- [DIRECTION]: In the Water Cooler Games text, swap "panel discussion" for "roundtable conversation" and write out the passage starting at "There will also" and ending at "journalist Clive Thompson.".

Water Cooler Games served as the web's primary forum for "videogames with an agenda" — coverage of the uses of video games in advertising, politics, education, and other everyday activities, outside the sphere of entertainment.
The site was maintained at watercoolergames.org from 2003-2009, where it was edited by myself and Gonzalo Frasca. It is now archived here in full.
Do you live in or around New York City? Do you like good conversation and free booze? Come to a book party Persuasive Games and Eyebeam are holding in Chelsea tomorrow evening.
Even though it has been out for a few weeks, but this event is something of a launch event for my new book Persuasive Games: The Expressive Power of Videogames. Books will be available for purchase and signing.
There will also be a panel discussion with me, Alex Galloway (author of Gaming: Essays on Algorithmic Culture), McKenzie Wark (author of Gamer Theory), moderated by journalist Clive Thompson.

- [RECORD LIST]:
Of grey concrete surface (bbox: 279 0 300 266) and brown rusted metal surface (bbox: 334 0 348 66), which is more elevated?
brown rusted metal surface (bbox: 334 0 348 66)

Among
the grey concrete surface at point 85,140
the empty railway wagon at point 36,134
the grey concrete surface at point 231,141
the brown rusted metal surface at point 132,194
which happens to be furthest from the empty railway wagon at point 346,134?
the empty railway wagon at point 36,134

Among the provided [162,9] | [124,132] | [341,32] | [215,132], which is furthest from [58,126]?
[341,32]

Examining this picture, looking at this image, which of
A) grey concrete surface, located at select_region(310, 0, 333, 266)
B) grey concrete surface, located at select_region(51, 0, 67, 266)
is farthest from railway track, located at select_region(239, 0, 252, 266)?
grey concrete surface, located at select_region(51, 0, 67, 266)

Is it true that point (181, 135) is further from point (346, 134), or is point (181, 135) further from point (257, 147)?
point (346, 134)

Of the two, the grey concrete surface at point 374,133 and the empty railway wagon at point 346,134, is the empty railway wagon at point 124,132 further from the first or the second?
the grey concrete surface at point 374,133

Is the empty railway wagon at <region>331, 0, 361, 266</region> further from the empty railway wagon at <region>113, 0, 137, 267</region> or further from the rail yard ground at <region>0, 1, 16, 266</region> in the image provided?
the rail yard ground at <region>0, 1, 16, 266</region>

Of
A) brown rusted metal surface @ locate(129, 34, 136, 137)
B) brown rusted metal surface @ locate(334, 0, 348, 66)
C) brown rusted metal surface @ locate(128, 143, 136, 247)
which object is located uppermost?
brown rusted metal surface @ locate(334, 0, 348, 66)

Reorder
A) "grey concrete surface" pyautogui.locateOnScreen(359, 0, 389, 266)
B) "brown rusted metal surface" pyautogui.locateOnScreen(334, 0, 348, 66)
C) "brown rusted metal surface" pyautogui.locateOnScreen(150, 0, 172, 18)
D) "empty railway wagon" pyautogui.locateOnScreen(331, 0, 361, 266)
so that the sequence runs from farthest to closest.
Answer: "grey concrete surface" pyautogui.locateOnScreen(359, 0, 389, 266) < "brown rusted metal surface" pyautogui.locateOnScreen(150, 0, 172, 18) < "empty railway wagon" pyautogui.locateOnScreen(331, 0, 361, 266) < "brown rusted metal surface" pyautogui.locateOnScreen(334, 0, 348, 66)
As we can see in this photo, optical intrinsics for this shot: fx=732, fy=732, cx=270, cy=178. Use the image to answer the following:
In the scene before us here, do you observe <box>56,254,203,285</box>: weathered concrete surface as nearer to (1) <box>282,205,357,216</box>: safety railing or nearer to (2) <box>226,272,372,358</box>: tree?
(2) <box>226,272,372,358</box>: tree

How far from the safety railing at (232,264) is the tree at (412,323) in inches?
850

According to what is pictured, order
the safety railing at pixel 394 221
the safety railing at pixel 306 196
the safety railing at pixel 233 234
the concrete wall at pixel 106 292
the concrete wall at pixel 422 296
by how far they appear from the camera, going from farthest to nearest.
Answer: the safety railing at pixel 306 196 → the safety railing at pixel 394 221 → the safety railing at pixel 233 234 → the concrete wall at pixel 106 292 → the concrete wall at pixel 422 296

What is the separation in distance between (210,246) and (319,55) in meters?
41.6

- [EXERCISE SOLUTION]:
There will also be a roundtable conversation with me, Alex Galloway (author of Gaming: Essays on Algorithmic Culture), McKenzie Wark (author of Gamer Theory), moderated by journalist Clive Thompson.